Let $\Omega$ and $\Sigma$ be symmetric, PSD matrices, $\lambda$ be a positive scalar, and $I$ be the identity matrix. Further, let the $\text{diag}$ operator set all non-diagonal elements of a square matrix to zero. I want to solve the following equation (Eq. 1)
Eq. 1: $\Sigma - \Omega^{-1} + \lambda[\Omega - \text{diag}(\Omega)] = 0$
but I am not sure how to proceed.
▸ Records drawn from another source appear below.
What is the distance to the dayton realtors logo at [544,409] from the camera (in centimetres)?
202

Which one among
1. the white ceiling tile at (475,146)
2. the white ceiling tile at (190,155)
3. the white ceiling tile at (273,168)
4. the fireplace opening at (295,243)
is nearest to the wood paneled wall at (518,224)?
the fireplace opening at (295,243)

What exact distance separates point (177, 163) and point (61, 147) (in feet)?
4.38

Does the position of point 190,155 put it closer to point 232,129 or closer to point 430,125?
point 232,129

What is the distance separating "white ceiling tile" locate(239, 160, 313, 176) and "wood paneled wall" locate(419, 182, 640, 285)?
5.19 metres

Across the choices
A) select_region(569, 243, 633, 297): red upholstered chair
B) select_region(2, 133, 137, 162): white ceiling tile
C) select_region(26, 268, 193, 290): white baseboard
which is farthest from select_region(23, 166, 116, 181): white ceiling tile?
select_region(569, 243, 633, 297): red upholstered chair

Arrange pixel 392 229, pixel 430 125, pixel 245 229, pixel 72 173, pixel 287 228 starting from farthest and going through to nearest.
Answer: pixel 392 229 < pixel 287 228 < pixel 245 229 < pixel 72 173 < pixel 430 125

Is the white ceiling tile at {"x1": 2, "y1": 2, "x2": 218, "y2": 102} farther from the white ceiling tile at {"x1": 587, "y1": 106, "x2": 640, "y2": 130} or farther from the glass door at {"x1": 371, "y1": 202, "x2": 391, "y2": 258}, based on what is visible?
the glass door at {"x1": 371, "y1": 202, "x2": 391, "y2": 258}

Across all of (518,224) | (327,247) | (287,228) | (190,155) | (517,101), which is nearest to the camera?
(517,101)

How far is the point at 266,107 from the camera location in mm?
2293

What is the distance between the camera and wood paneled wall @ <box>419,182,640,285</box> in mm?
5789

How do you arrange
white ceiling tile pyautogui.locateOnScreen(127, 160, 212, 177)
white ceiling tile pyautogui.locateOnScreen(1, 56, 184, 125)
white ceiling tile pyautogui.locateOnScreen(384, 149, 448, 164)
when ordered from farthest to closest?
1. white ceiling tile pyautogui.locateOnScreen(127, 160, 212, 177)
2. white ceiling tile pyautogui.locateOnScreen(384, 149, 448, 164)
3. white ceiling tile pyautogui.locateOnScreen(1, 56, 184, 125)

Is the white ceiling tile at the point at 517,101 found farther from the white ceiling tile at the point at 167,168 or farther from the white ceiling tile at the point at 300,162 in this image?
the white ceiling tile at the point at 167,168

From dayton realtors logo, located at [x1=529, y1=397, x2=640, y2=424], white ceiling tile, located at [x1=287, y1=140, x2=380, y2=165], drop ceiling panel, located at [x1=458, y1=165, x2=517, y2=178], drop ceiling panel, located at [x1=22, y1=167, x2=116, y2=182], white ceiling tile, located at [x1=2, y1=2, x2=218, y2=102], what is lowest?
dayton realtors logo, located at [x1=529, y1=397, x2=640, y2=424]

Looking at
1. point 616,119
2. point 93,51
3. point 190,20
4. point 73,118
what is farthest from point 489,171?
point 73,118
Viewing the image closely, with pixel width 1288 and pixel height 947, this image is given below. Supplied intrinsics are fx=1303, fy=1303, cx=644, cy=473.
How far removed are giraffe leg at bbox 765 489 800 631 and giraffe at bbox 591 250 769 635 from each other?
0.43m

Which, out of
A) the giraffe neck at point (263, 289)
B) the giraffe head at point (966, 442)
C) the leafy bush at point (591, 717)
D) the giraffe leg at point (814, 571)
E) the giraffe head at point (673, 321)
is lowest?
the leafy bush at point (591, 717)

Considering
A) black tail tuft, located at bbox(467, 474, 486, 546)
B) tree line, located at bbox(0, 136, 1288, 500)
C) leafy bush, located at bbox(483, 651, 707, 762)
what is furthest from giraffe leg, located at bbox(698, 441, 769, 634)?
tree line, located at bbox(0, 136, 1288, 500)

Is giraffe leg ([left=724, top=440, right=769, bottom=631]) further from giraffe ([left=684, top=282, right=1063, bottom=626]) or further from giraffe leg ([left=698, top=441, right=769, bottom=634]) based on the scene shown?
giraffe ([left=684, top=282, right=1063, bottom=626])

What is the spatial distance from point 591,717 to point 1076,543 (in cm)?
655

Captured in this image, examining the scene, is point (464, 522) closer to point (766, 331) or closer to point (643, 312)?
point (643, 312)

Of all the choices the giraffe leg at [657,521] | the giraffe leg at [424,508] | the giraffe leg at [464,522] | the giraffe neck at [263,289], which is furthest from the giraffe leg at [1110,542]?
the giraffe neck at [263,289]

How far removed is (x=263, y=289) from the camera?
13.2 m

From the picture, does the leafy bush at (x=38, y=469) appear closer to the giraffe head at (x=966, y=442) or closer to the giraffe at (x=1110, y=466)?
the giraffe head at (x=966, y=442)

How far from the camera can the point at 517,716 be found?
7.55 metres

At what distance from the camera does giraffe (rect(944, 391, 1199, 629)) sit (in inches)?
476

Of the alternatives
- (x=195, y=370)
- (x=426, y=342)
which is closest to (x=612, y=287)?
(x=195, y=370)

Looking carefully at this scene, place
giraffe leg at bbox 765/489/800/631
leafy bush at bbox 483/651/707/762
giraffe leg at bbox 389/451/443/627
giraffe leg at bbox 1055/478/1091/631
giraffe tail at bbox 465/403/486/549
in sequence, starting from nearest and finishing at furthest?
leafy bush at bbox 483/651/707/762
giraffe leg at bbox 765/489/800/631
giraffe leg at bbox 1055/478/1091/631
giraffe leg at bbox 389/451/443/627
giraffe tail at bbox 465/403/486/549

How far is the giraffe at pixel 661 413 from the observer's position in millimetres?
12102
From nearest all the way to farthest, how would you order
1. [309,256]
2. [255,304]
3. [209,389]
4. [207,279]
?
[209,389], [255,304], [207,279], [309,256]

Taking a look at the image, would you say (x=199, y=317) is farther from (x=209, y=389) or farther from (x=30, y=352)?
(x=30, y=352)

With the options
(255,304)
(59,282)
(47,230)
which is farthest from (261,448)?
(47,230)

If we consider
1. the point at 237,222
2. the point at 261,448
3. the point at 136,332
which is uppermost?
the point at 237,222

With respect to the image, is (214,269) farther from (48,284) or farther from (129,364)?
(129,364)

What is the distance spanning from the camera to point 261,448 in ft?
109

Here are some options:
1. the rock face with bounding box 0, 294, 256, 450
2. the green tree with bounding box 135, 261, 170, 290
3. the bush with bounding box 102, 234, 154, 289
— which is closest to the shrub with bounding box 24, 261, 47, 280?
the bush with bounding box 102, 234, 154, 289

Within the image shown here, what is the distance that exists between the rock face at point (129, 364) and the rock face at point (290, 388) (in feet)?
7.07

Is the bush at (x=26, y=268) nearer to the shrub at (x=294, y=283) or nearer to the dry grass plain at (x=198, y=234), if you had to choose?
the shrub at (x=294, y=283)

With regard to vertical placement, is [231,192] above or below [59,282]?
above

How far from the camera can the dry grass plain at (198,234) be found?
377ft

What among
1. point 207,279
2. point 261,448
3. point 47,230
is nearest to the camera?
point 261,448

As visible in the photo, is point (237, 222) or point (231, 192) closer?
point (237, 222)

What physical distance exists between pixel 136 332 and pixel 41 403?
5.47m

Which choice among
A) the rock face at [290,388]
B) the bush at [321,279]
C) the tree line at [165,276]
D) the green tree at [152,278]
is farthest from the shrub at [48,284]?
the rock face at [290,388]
As a first step, I solved a simpler version of the equation that does not include the diag operator (Eq. 2).
Eq. 2: $\Sigma - \Omega^{-1} + \lambda\Omega = 0$
Rewriting Eq. 2, I got $\lambda\Omega^2 + \Sigma\Omega - I = 0$. I can solve this equation using the quadratic rule for equations of square matrices, which states $AX^2 + BX + C = 0 \rightarrow X = \left[-B \pm (B^2-4AC)^{1/2} \right]2^{-1}A^{-1}$ (for $A$ invertible). The solution I get is $\hat{\Omega} = \frac{1}{2\lambda} \left[ (\Sigma^2 + 4 \lambda I)^{1/2} -\Sigma \right]$ (the negative solution is ignored since $\Omega$ is PSD).
Assuming this solution to Eq. 2 is correct, can I use it as a springboard in solving the more complicated problem (Eq. 1)? How would one go about it?